There are lots and lots of disadvantages, most of them being variations - on many different levesl of - "it hit at a point where I cannot recover".
The microcode example is one such example that Intel engineers should really take to heart. But the real take-away is that it is only _one_ such example. And making the microcode able to recover doesn't fix all the _other_ places that aren't able to recover at that point, or fix the fundamental pain.
For example, for the kernel, NMI's tend to be pretty special things, and we simply may not be able to handle errors inside an NMI context. It's not all that unlike the intel microcode example, just at another level.
But we have lots of other situations. We have random compiler-generated code, and we're simply not able to take exceptions at random stages and expect to recover. We have very strict rules about "this might be unsafe", and a normal memory access of a trusted pointer IS NOT IT.
But at a higher level, something like "strnlen()" - or any other low-level library routine - isn't really all that different from microcode for most programs. We don't want to have a million copies of "standard library routine, except for nvram".
The whole - and ONLY - point of something like nvram is that it's supposed to act like memory.
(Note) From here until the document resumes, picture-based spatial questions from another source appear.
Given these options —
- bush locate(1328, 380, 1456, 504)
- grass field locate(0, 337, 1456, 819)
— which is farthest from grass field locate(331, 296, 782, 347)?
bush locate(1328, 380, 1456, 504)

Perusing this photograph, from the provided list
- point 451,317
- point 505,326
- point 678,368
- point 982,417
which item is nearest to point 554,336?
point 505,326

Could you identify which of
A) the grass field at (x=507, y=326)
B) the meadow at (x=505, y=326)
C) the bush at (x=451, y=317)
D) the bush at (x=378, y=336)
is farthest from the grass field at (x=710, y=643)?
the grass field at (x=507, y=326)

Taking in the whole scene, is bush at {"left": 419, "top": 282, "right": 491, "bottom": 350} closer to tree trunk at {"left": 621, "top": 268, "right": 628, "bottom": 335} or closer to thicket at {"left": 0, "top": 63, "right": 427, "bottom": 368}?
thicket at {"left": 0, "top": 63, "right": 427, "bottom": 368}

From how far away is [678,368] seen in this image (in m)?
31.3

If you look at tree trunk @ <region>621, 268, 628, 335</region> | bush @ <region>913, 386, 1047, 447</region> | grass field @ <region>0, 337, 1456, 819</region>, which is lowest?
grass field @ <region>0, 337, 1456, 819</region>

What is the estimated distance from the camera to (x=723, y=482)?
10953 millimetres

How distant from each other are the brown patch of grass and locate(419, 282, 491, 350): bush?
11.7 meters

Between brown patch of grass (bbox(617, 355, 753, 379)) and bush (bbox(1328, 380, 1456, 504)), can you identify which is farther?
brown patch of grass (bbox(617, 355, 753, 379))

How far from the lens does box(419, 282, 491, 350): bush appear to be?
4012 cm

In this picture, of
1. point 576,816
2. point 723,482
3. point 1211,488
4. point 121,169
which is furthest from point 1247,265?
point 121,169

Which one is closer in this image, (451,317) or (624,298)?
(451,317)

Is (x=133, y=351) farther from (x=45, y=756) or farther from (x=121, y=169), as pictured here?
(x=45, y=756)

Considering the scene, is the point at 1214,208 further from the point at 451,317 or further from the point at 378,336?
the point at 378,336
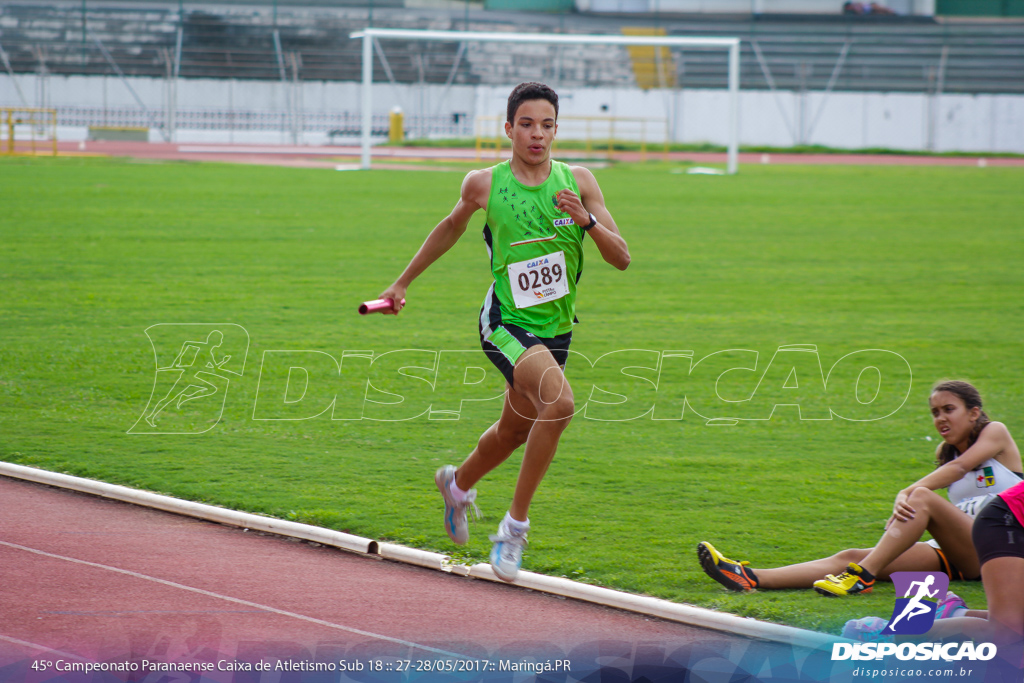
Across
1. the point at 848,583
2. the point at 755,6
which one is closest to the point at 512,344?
the point at 848,583

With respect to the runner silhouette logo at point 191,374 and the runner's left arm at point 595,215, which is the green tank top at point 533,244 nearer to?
the runner's left arm at point 595,215

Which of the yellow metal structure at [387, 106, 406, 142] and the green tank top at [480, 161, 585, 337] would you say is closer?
the green tank top at [480, 161, 585, 337]

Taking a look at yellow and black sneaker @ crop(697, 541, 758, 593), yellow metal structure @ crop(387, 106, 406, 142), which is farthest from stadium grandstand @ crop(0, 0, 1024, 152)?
yellow and black sneaker @ crop(697, 541, 758, 593)

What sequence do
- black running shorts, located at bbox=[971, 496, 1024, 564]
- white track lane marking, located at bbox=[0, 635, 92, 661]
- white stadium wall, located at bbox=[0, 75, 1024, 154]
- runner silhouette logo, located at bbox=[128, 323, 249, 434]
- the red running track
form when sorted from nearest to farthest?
black running shorts, located at bbox=[971, 496, 1024, 564] < white track lane marking, located at bbox=[0, 635, 92, 661] < the red running track < runner silhouette logo, located at bbox=[128, 323, 249, 434] < white stadium wall, located at bbox=[0, 75, 1024, 154]

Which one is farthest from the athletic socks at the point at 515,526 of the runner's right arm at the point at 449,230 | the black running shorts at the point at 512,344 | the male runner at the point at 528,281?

It's part of the name, and it's very much part of the whole argument for why it's a good idea.
Right, and I had a short cry/laugh when realizing that the current implementation still correctly sends SIGBUS to userspace consumed poison, but the kernel regressed because it's special synchronous handling was no longer be correctly deployed.
And the advantage of it being memory is that you are supposed to be able to do all those random operations that you just do normally on any memory region - ask for string lengths, do copies, add up numbers, look for patterns. Without having to do an "IO" operation for it.
Taking random synchronous faults is simply not acceptable. It breaks that fundamental principle.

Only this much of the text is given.